Of course, there's no way that anyone, save university specialists, librarians or professional writers, can catalog and uphold that much information. So only a few works are kept in memory. It's often unexpected texts, since the values of future cultures will not be the same as prior ones. All cultures look to the past to find antecedents of themselves, or works that uphold their values, and so it's often writers and artists who were rejected in their own time that are selected, and upheld as "people like us"—for a time, at least, until the wheel turns again.
The 19th century was a time of explosive cultural output, yet it is like a Tibetan sand mandala, scattered by time, save a few works chosen to represent that era by stereotype. Even those few gems are at risk—witness the current Stalinist fad for invasive revision or outright censorship of older works. (For instance, the recent publisher rewrites of Ian Fleming and Roald Dahl's works to fit 2020s liberal American sensibilities, or the fixation of college literature departments on consigning the works of "dead white men" to the pyre, starting with Shakespeare. Likewise, the vast campaign of book-banning currently being conducted by Republican-dominated school boards across the country.) Our present culture, defined by information and genetic technology completely unknown to prior generations—and thus cut loose from the moorings of history—finds none of its values in the past, and so decides to deface and overwrite it, like the Khmer Rouge instituting Year Zero. A culture cut off from its past has no future, save whatever the current regime feels in the mood for.
It's a compelling, yet probably doomed, exercise to speculate as to what works from our present time—the most information and media-saturated in human history, by vast orders of magnitude—will survive.
I suspect that the Harry Potter books will likely still be read in the future (though the censors have already come for those, liberal attitudes from the 1990s now considered as conservative as those of the 1890s); those were an unparalleled literary phenomenon, mirroring the explosive success that Bram Stoker's Dracula enjoyed in 1897. We still read Dracula, and that story still exercises profound and enduring influence on our culture, and I suspect that Harry Potter might have a similar trajectory.
I draw a blank on any television shows that will survive. Maybe Twin Peaks. I think that show has enduring popularity not because of its pivotal historical importance to the television medium, and not because of its quality (which was far from perfect). I think it endures because it captured our culture in the moment that we were able to look with nostalgia on an older epoch of America, decide it was false and corrupted, and then both reject and fetishize it. It affirms us in our postmodern smugness, lies to us that we are smarter, better, clever-er, and I think that it will continue to appeal into the future as a time capsule of the historical processes of 20th century America. Or maybe The Simpsons would be a better candidate, and for much the same reasons.
Films and music I have no compelling thoughts on, although Piero Scaruffi's website might be a good place to go hunting for clues.
Finally, I think that the truly enduring document of this millennial period will probably be "Industrial Society and Its Future," by the just-departed Ted Kaczynski, and if I had to put money on any of this, it would be on that document surviving, and no other.
Widely rejected due to the violent actions of its author, I suspect that only Kaczynski's infamous essay will have any real explanatory power to future historians trying to understand what happened at the turn of the millennium. It is one of the constants of history that the works rejected by a culture as antithetical to their carefully-manicured self image end up becoming cornerstones of future generations, who will have inevitably turned the great wheel of ideology 180º by then.

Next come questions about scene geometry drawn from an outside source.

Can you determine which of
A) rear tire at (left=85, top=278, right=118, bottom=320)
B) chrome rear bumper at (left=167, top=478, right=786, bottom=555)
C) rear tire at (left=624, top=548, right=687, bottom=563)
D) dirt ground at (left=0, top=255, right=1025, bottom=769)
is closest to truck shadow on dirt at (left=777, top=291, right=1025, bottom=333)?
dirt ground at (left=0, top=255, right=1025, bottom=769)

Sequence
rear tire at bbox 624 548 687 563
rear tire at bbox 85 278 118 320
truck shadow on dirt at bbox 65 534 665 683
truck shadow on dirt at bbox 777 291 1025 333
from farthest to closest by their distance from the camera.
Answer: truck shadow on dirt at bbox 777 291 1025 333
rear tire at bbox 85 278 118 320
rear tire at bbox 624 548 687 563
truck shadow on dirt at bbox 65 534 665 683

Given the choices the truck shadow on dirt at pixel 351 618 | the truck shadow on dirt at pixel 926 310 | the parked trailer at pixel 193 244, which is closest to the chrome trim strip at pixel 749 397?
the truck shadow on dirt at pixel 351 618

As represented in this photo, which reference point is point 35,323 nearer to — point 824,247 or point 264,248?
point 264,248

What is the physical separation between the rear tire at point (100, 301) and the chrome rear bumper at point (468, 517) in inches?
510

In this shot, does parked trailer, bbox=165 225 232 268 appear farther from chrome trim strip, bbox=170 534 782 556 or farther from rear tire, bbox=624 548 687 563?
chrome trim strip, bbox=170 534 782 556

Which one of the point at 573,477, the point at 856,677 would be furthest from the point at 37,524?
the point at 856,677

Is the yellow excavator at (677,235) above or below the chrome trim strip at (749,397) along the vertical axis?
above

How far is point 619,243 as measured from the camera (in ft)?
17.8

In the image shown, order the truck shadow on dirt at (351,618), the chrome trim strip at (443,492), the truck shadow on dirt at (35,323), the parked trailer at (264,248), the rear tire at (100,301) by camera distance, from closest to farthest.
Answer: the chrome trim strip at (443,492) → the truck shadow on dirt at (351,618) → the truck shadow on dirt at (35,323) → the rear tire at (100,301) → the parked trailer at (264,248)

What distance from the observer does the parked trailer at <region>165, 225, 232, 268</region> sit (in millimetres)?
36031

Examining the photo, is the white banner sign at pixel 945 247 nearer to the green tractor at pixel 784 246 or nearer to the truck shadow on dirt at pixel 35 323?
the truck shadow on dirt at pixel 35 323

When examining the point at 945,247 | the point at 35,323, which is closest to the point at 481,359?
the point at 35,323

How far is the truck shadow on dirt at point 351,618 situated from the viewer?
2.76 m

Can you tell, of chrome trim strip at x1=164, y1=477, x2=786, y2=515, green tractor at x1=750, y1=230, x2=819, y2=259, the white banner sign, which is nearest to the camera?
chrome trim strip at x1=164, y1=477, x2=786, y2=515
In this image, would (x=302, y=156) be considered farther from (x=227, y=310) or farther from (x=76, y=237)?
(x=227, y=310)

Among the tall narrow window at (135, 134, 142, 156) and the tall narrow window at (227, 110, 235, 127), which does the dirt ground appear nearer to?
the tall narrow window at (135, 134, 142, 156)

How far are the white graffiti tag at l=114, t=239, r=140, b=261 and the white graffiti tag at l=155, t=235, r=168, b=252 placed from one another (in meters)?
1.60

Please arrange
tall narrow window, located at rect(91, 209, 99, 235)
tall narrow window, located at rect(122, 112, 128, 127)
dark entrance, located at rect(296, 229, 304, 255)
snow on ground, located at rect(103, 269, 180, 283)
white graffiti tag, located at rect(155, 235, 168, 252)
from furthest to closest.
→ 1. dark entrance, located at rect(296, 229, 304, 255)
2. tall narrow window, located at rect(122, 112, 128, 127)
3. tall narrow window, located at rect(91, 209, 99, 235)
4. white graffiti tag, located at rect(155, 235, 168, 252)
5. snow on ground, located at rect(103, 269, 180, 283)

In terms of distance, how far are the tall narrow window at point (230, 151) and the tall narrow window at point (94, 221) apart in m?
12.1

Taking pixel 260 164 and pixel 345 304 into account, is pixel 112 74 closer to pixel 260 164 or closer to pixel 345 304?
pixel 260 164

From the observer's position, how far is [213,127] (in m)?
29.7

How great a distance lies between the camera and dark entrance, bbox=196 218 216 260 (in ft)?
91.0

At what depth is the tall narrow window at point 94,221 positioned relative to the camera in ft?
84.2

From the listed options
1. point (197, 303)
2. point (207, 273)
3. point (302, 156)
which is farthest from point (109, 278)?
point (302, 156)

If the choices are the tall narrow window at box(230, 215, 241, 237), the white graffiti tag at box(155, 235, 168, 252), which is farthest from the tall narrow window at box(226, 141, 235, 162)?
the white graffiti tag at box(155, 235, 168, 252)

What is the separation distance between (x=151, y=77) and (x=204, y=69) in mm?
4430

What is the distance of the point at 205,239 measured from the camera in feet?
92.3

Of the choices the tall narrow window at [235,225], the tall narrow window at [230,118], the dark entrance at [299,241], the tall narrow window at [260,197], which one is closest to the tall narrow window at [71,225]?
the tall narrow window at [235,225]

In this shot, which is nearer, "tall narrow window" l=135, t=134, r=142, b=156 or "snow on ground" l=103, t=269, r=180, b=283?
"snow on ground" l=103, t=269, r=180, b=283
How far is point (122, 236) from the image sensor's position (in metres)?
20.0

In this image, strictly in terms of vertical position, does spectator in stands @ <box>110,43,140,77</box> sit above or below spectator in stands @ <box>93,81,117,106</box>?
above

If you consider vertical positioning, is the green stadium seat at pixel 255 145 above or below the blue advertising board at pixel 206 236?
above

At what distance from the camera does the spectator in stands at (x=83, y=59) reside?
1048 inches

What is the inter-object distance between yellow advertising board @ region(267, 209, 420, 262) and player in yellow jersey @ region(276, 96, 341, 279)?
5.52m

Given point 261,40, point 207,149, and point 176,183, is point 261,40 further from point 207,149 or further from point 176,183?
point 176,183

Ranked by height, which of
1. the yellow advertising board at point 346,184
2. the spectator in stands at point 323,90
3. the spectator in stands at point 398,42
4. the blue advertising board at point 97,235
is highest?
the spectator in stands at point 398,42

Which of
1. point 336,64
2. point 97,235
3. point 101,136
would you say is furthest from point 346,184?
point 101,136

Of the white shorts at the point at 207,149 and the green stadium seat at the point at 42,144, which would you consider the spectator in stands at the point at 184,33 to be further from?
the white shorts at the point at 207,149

The great hope for the Internet was that it would collate and preserve humanity's intellectual heritage, but what was missed was that this collating would be done on behalf of large language models, not individual readers. All of it will now just be grist for the mill in the AI-dominated future. And in that future, the document that was a final warning post to turn back before it's too late will undoubtably endure. The rest will be remembered and curated for us by ChatGPT's successors, and the work of preserving cultural memory will be left not to our culture's elders, but to Python code running on racks of graphics cards in corporate server farms. Corporations in the business of telling us only what they want us to hear, remembering for us only what they want us to remember. The freer world, the wider world, the world of possibilty—that will be gone.
Preserve your history. Hoard books, before the censors can come for them, or they are simply lost. (Numerous films from the early 20th century are already considered gone forever.) That which is preserved by you, is preserved for you. History will decide the rest.